A Comissão “Paulo Devanier Lauda” de Memória e Verdade da Universidade Federal de Santa Maria publicou nota sobre o Golpe de 1964. Confira o texto na íntegra a seguir.
NOTA DA COMISSÃO PAULO LAUDA SOBRE 1964: NADA A COMEMORAR
Quando a Presidência da República índica para as unidades militares a comemoração do Golpe de 1964, em apologia ao Terrorismo de Estado então praticado, a sociedade que preza a democracia e os direitos humanos, para não ser cúmplice, não deve ficar calada.
Desde o início de abril, no ano fatídico de 1964, as liberdades democráticas começaram a ser extintas no Brasil, com a cassação de integrantes dos executivos e legislativos, com a intervenção militar em organizações da sociedade civil, com a demissão de funcionários públicos, com as prisões, os exílios, as torturas, os assassinatos e os desaparecimentos políticos.
Santa Maria e sua Universidade Federal não ficaram de fora. A deposição do Prefeito eleito, Paulo Devanier Lauda, no AI-1, foi seguida de seu expurgo como docente da Medicina na UFSM. O mesmo destino do vereador Eduardo Rolim, também com cátedra no mesmo curso de Medicina, processado por IPM que o tirou do convívio universitário.
Foi apenas o ensaio geral. Depois vieram as perseguições políticas dos outros dois segmentos. Assim, professores, técnico-administrativos e estudantes, contrários ao arbítrio, foram sendo vigiados, calados, perseguidos, envolvidos na doutrinação de uma disciplina obrigatória a todos os cursos, o suposto Estudo dos Problemas Brasileiros (EPB), uma verdadeira propaganda ideológica da Ditadura, assim como já era com Educação Moral e Cívica (EMC) e com Organização Social e Política Brasileira (OSPB) nas escolas.
No início da década de 1970, como marca da expansão do famigerado Serviço Nacional de Informações (SNI) para as universidades, a UFSM teve a sua Assessoria do Serviço de Informações (ASI) que nada mais fez do que vigiar e criar uma rede de “dedos duros” para vilipendiar a liberdade de cátedra, para denunciar estudantes críticos, para perseguir técnico-administrativos que não silenciavam diante da Ditadura.

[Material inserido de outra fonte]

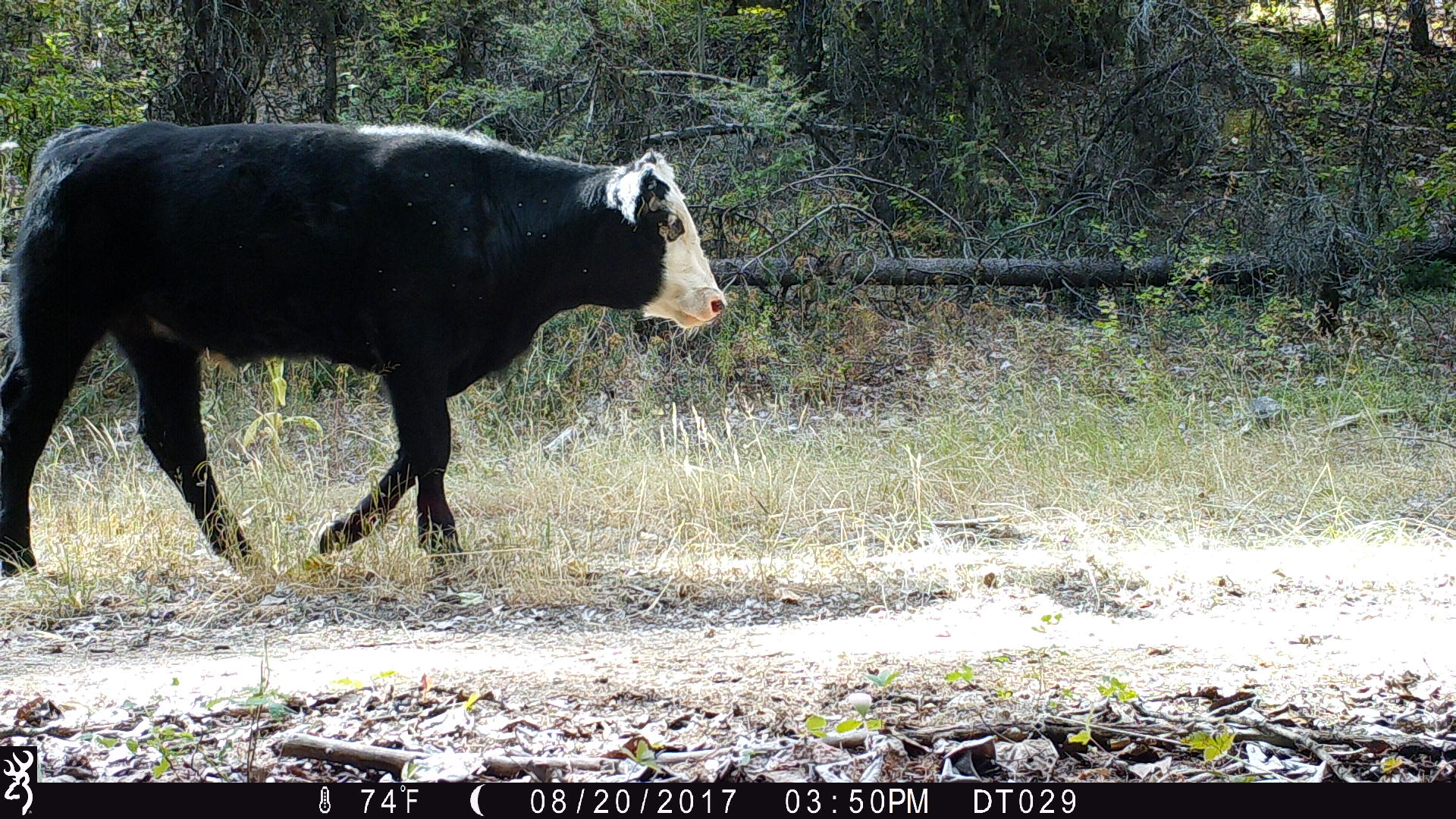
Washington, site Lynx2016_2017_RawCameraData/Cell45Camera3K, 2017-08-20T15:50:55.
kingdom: Animalia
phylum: Chordata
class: Mammalia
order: Artiodactyla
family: Bovidae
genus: Bos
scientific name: Bos taurus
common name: domestic cattle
Domestic cattle (Bos taurus). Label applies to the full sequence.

Na UFSM, tivemos detenções de estudantes, demissões de servidores. Nas universidades públicas, assim como em todos os recantos do Brasil, vários foram torturados e/ou desaparecidos pela Ditadura de Segurança Nacional, crianças e mulheres não escaparam da sanha de autores de crime imprescritíveis e inafiançáveis, de lesa humanidade, como o estupro e a tortura Isto não tem nada a ver com “probleminhas”, isto tem a ver com a face mais cruel das ditaduras como essa, iniciada em nosso País, em 1º de abril de 1964, o dia de uma mentira que ainda insiste em se perpetuar entre aqueles que foram coniventes ou se locupletaram política e economicamente com aqueles tempos.
Passados 55 anos, a gravidade de comemorar aqueles anos infames não é somente de natureza política: ela representa um atentado contra a ordem constitucional e o Estado Democrático de Direito, conforme previsto no art. 1º, bem como no artigo 5°, inciso XLIV, da Constituição de 1988. O apoio de um presidente da República ou quaisquer autoridades poderia até mesmo, configurar crime de responsabilidade (artigo 85 da Constituição, e Lei n° 1.079, de 1950). Vozes democráticas do Ministério Público, da Ordem dos Advogados do Brasil, dos Familiares de Desaparecidos Políticos, dos Movimentos Sociais, de Partidos Políticos e de milhares de organizações da sociedade civil se levantam para não naturalizar, não aceitar, não ficarem calados diante de tão grave afronta à Democracia, vinda de um alto poder da República.
A Comissão “Paulo Devanier Lauda” de Memória e Verdade da Universidade Federal de Santa Maria, neste grave momento da Nação, se soma aqueles que se manifestam em defesa da democracia e inclinam suas bandeiras para todas as vítimas da Ditadura, sobretudo em homenagem às lutadoras e guerreiros que se foram ou sobreviveram para que pudéssemos nos manifestar livremente e denunciar os acontecimentos trágicos de todos os tipos de violência estatal e paraestatal que vigoraram em nosso País, cometidos contra os direitos humanos, de consequências nefastas até os dias atuais.
Para que não se esquença, Para que nunca mais aconteça!